In order to make this choice of a religious life, one needs a will. A will that enables a person to choose to live rather than survive. In order to grow that will, one needs freedom. Freedom to question, to answer, to exercise different approaches to Torah and life, to find a place within the ancient covenant and commit, to add one’s voice to a nation ever-standing at the foot of Sinai and to hearing a voice.
The State of Israel might be full of people who were born Jewish, but as long as it doesn’t provide freedom to grow such a will, it is not yet a Jewish state.
I dread the thought that this magnificent moment in Jewish history might turn out to be a tragedy for the Jewish condition and its calling in the world. I dread the thought that Jews in Israel and around the world will count on the strength of what seems like an everlasting state, physically built, while neglecting, abandoning, an ancient trust in the transparent realm of the ruach, the spirit, the deepest power in human life. The built State of Israel entered the delicate void of thousands of years yearning, and the task of this generation is to ask how we make way for the challenges of embodying ruach in Jerusalem. This is our task.
What we really need is to recuperate the natural instinct of freedom here in Zion. We can’t wait for the status quo to be changed; it will not be changed easily, and we are losing precious time, precious generations. In a world in which the new Jew is the Haredi Jew, what we need is to deepen the grassroots movement of Jewish freedom — individuals and communities exercising a Jewish life of their choice: marrying, celebrating, mourning, learning to translate modern autonomy of the individual into a life of shared values and deeds. We need more Jewish thinkers leading such a life; declaring that they do so; sharing their thoughts, practices; making way for others by their own quest to weave their unique personality into that of a community in its state.

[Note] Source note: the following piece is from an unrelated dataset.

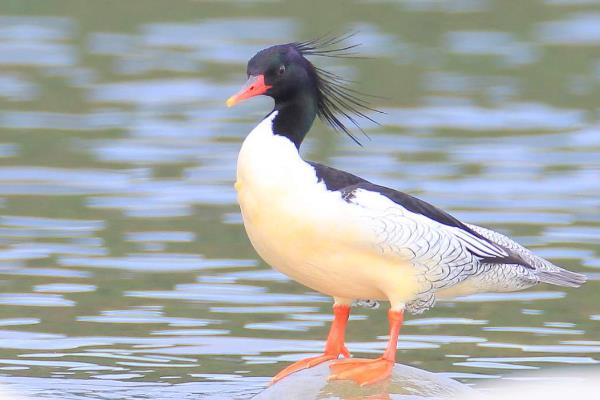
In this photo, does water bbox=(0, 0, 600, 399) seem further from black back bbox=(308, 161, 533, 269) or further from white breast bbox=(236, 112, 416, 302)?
white breast bbox=(236, 112, 416, 302)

“If Ben-Gurion, in the peak of his leadership days, would choose to go to a Reform community on Yom Kippur instead of sitting home, reading Spinoza or Aristotle, he could have given with his great authority legitimacy to another possibility of religious authority,” A.B. Yehoshua wrote in 1984. “There is no hope for real normalization of the Jewish people without deeply treating questions of our heritage. If we want to see a significant change in 100 years, we need to plan it now. We need to make sure that secular Jews are deeply involved in these questions…. Orthodoxy (as an ideology) does not want the change; the change will come only by creating new centers of Jewish authority.” And I, too, think to myself, if Shimon Peres, in the peak of his presidential days, would have asked for a blessing or prayer of six different Jewish (and non-Jewish, of course) leaders from different schools of thought in one evening, what a gate he would have opened to our people.
What I write here is a plea, that we demand every Jewish leader we know exercise and speak words of freedom, and continue to fight for state laws that enshrine that freedom. The coming 65 years should be dedicated to this pursuit of pluralism, and the more Jews involved, Israelis and partners from all around the world to whom this place belongs, the more of a chance we will have to live in a truly Jewish state.
Tamar Elad-Appelbaum is the founder of ZION: An Eretz Israeli Congregation in Jerusalem, and vice president of the Masorti Rabbinical Assembly.